I was able to create a toy example to reproduce the error.

from datetime import datetime, timedelta
import numpy as np
import pandas as pd
import swifter
import sys, os
#import cudf

def gzpd_apply(my_df00):
    col_df_1 = [x for x in my_df00.index if '_1' in x]
    if my_df00[col_df_1].isnull().sum()>0:
        return np.nan
    if my_df00['time']==my_df00['time_1']:
        my_df00['time_1'] = (datetime.strptime(my_df00['time_1'], '%H:%M:%S')+timedelta(minutes=5)).strftime('%H:%M:%S')
    return my_df00.rename(index=dict({x:x for x in my_df00.index})).transpose() if (my_df00 is not None) else np.nan

def main():
    my_df = pd.DataFrame(data={'YMH': ['2019-01-02', '2018-01-02', '2019-05-02', '2020-01-02', '2021-01-02'], 'name': ['albert', 'alex', 'alice', 'ben', 'bob'], 'time': ['09:00:00', '09:20:00', '08:00:00', '07:00:00', '09:30:00']})
    my_df = pd.concat([my_df for i in range(5)], axis=0)
    my_df['YMH'] = np.random.permutation(my_df['YMH'].values)
    my_df['time'] = np.random.permutation(my_df['time'].values)
    my_df = my_df.sort_values(by=['YMH', 'time', 'name'], inplace=False).reset_index(drop=True,inplace=False)
    my_df = pd.concat([my_df, my_df.shift(1).rename(columns=dict({x:x+'_1' for x in my_df.columns}))],axis=1)
# data generated ------------------------------------------------------
    #df_tmp = my_df.apply(gzpd_apply,axis=1) # !! w/o swifter, the code works fine
    df_tmp = my_df.swifter.apply(gzpd_apply,axis=1) # !! w/ swifter, the code returns error.
# no error below -------------------------------------------------------
    df_tmp = df_tmp.T.dropna().reset_index(drop=True)
    df_tmp = pd.concat([r for r in df_tmp],axis=1).reset_index(drop=True)
    df_tmp = df_tmp.transpose()
    df_tmp.rename(columns=dict({i: my_df.columns[i] for i in range(len(my_df.columns))}), inplace=True)
    pd.set_option('display.max_rows', 500)
    print(df_tmp)

if __name__ == '__main__':
    main()

In the above toy example, if I don't use swifter, the code works fine. When I use swifter, the code returns the aformentioned numba.core.errors. Note that in my original project, the numba error comes regardless of swifter.

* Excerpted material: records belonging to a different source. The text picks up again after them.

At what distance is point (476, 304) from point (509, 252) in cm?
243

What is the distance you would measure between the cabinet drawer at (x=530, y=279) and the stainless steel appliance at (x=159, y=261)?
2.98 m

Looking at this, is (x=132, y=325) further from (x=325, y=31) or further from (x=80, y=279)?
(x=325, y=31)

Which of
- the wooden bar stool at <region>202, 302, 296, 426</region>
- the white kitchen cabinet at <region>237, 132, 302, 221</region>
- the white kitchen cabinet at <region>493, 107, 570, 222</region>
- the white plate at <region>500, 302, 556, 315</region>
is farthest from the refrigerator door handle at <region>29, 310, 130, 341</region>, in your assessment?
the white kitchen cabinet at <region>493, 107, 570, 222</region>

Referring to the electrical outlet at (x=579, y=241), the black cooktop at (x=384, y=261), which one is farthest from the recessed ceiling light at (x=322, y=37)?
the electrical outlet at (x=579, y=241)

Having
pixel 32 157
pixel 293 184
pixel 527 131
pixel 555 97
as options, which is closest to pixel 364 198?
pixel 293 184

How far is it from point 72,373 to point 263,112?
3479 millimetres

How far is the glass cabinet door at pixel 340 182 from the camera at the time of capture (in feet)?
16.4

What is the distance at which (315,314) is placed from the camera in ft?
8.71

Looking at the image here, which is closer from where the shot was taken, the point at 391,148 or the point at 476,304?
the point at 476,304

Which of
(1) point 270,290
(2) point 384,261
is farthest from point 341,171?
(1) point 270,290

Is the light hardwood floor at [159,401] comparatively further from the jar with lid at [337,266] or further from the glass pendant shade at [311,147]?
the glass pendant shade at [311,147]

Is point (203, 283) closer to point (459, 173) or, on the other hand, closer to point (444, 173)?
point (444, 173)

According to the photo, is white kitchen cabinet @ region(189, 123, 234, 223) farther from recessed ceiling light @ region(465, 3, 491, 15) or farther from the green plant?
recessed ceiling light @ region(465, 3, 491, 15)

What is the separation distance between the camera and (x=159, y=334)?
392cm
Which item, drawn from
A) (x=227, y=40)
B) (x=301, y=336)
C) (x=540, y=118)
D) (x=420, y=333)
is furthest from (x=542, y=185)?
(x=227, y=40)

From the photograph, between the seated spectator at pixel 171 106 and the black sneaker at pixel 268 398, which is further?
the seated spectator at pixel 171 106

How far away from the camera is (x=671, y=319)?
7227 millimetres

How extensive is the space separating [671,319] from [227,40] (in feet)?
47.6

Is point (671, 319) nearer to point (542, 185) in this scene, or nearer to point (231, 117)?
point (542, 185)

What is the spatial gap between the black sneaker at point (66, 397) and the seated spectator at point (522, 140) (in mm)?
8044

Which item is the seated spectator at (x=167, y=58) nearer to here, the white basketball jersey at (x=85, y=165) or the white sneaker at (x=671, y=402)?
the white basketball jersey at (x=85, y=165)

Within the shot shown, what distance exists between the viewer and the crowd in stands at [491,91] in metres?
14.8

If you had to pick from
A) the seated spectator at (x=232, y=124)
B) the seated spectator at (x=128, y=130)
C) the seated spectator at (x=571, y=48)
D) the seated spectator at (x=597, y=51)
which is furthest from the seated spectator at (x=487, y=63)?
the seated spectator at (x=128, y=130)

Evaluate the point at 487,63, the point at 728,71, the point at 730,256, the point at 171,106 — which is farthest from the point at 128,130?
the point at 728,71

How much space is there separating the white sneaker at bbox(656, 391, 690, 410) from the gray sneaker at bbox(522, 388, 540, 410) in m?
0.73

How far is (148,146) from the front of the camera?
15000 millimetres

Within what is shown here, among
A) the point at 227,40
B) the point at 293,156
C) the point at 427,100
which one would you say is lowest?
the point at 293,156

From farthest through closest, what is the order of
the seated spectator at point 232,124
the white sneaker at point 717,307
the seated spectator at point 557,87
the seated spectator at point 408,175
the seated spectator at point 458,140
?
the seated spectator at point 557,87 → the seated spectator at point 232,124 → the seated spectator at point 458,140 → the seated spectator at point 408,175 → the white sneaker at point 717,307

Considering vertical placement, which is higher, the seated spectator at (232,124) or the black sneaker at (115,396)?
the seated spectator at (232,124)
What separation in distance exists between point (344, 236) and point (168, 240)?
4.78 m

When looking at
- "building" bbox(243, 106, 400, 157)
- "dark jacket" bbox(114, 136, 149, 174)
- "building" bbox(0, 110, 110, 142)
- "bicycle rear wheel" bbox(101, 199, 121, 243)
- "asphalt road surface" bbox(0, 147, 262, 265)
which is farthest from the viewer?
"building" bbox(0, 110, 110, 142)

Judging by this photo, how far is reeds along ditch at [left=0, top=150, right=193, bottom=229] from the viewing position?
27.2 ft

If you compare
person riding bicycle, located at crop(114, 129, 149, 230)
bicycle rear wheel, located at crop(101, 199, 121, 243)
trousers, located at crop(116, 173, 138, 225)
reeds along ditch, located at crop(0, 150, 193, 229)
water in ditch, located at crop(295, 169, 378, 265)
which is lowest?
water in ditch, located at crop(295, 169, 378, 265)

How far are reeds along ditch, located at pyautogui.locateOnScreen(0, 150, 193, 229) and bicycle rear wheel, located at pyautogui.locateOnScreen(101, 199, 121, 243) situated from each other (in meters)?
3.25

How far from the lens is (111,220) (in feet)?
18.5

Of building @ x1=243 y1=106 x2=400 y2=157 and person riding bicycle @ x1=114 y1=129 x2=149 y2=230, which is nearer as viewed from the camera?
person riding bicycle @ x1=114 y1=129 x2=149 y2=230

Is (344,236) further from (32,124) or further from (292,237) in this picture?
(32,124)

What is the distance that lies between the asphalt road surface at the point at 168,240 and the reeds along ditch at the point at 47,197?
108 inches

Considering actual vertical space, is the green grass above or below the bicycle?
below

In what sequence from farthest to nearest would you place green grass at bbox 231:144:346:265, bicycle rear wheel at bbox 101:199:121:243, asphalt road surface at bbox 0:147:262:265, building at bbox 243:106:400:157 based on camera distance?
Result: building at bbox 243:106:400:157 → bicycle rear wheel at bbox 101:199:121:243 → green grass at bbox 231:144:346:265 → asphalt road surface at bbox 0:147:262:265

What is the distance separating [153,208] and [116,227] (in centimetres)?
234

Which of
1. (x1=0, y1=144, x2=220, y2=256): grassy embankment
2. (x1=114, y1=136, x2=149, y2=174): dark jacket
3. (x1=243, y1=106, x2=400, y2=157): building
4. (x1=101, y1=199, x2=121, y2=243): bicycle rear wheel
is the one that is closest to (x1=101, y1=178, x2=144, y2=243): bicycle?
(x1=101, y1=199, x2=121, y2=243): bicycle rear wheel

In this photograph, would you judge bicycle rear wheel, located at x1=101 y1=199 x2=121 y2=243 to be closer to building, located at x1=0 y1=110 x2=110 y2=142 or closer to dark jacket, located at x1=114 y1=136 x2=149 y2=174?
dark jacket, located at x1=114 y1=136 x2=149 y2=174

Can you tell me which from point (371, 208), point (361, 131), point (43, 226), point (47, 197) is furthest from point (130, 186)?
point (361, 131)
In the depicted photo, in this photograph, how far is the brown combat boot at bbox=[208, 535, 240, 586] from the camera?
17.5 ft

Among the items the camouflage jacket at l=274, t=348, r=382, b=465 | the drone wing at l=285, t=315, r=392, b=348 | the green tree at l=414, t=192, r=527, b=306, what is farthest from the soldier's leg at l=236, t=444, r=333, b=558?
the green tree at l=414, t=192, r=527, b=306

The above toy example has the following error (the numba error comes in the middle):

Traceback (most recent call last):                                                                                                                                                                                                                                                        File "/usr/local/lib/python3.10/dist-packages/swifter/swifter.py", line 427, in apply
    tmp_df = func(sample, *args, **kwds)
  File "my_cudf.py", line 10, in gzpd_apply
    col_df_1 = [x for x in my_df00.index if '_1' in x]
  File "/usr/local/lib/python3.10/dist-packages/cudf/utils/utils.py", line 242, in __iter__
    raise TypeError(
TypeError: Int64Index object is not iterable. Consider using `.to_arrow()`, `.to_pandas()` or `.values_host` if you wish to iterate over the values.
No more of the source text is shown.